As placas no padrão Mercosul podem passar por nova mudança no Brasil. O projeto que tenta restabelecer a identificação do município e do estado de registro do veículo é o PL 3.214/2023, de autoria do senador Esperidião Amin (PP-SC).

O texto altera o Código de Trânsito Brasileiro para que a placa volte a informar município, estado e também a bandeira da unidade da Federação.

Se a medida for aprovada, os proprietários de carros, caminhões, ônibus e motocicletas poderão ser obrigados a trocar mais uma vez a placa de modo a exibir a unidade da federação e o município de registro do veículo.

Uma nova troca para todos os veículos

O argumento é que a volta dessas informações ajudaria na fiscalização e na identificação mais rápida da origem do veículo por agentes de trânsito e forças de segurança em casos de infrações, furtos, roubos e outros crimes.
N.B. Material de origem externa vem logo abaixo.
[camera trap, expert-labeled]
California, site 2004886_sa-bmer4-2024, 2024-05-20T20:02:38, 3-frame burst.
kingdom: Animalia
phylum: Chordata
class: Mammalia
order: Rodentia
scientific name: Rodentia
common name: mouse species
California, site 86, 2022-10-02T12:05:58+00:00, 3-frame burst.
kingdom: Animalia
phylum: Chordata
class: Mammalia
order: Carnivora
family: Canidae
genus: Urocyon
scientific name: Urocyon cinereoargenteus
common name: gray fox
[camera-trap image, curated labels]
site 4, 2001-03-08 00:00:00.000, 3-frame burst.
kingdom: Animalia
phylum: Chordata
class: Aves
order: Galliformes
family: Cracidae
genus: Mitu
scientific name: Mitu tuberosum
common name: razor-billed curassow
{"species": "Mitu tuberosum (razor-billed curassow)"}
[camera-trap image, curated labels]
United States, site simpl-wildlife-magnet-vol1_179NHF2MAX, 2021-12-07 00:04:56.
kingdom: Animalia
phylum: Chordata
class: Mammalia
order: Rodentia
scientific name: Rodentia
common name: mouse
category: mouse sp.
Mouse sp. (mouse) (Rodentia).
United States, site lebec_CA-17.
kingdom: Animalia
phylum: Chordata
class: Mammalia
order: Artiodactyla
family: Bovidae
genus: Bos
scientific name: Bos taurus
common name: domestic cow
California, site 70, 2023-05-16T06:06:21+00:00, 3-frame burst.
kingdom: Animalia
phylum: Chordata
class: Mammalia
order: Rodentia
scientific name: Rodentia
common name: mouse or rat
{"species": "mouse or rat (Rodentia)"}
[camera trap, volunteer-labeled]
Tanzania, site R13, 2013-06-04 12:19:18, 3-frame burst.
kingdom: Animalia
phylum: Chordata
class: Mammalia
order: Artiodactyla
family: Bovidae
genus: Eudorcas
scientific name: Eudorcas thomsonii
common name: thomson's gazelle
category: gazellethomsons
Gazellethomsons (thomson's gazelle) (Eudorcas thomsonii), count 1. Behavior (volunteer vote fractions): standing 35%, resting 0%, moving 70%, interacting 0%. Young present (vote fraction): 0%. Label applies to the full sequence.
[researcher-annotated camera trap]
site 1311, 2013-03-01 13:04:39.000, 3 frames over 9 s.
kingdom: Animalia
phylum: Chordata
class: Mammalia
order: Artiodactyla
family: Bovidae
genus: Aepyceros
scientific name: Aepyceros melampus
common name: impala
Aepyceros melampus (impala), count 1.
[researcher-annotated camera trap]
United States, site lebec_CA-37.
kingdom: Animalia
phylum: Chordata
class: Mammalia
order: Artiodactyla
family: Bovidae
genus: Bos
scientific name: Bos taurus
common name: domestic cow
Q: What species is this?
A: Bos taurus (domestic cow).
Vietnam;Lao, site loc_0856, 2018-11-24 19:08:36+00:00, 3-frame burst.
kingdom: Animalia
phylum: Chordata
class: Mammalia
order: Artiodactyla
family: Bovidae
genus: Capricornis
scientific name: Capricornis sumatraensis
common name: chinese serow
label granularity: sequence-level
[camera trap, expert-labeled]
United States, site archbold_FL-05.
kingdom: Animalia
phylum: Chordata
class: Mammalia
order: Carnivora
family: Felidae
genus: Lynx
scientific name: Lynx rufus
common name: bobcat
Esse é o ponto usado pelo Senado para defender o projeto desde sua tramitação inicial. 

Se o projeto virar lei, no entanto, a mudança não seria imediata. O texto aprovado no Senado prevê que a norma só entrará em vigor um ano após a publicação da lei.

Mesmo assim, se a medida for aprovada, os motoristas teriam mais um custo ao voltar a encomendar placas no padrão Mercosul, mas com cidade e estado estampados de forma visível.

A proposta já foi aprovada no Senado. Primeiro passou pela Comissão de Assuntos Econômicos (CAE) em abril de 2024 e depois pela Comissão de Constituição e Justiça (CCJ) em junho de 2024. Como não houve pedido para votação em Plenário naquela Casa, o projeto seguiu para a Câmara dos Deputados.

Na Câmara, a tramitação andou mais recentemente. O PL foi distribuído às comissões de Viação e Transportes, de Constituição e Justiça e de Cidadania, em regime de prioridade e com apreciação conclusiva pelas comissões. Na prática, isso significa que o texto não precisa necessariamente passar pelo Plenário da Câmara, salvo se houver recurso.

O avanço mais novo ocorreu em 8 de abril de 2026, quando a Comissão de Viação e Transportes (CVT) aprovou o parecer sobre o projeto. Com isso, o texto segue para a CCJ da Câmara, que ainda precisa analisá-lo. Se a Câmara aprovar o mesmo conteúdo que saiu do Senado, o projeto poderá ir à sanção presidencial. Se houver mudanças, ele volta ao Senado para nova análise.

Frota com mais de 130 milhões de veículos

Hoje o Brasil tem uma frota de 132,8 milhões de veículos, segundo painel oficial da Senatran (Secretaria Nacional de Trânsito) para fevereiro de 2026. Embora isso não signifique que todos precisariam trocar a placa de uma só vez, qualquer mudança no padrão visual de identificação atinge um universo enorme de veículos e toda a cadeia de emplacamento, fiscalização, estampagem e sistemas estaduais de trânsito.

Também há um componente simbólico. A placa Mercosul nasceu com a proposta de padronização regional e reforço de segurança, com uso de QR Code e identificação única.

Em 2018, o governo federal divulgou a regulamentação citando elementos de segurança e identificação automática. Mais tarde, porém, a exigência do chip, que chegou a ser discutida para o sistema, não foi implementada na placa adotada nacionalmente; a regulamentação consolidada do modelo ficou na Resolução Contran nº 780/2019.

Muitas mudanças

A placa brasileira já mudou algumas vezes nas últimas décadas: houve a antiga placa amarela, depois o padrão cinza, e mais recentemente a Mercosul. Agora, o Congresso discute mais uma revisão visual relevante, desta vez para trazer de volta algo que desapareceu no modelo atual: a leitura direta de cidade e estado.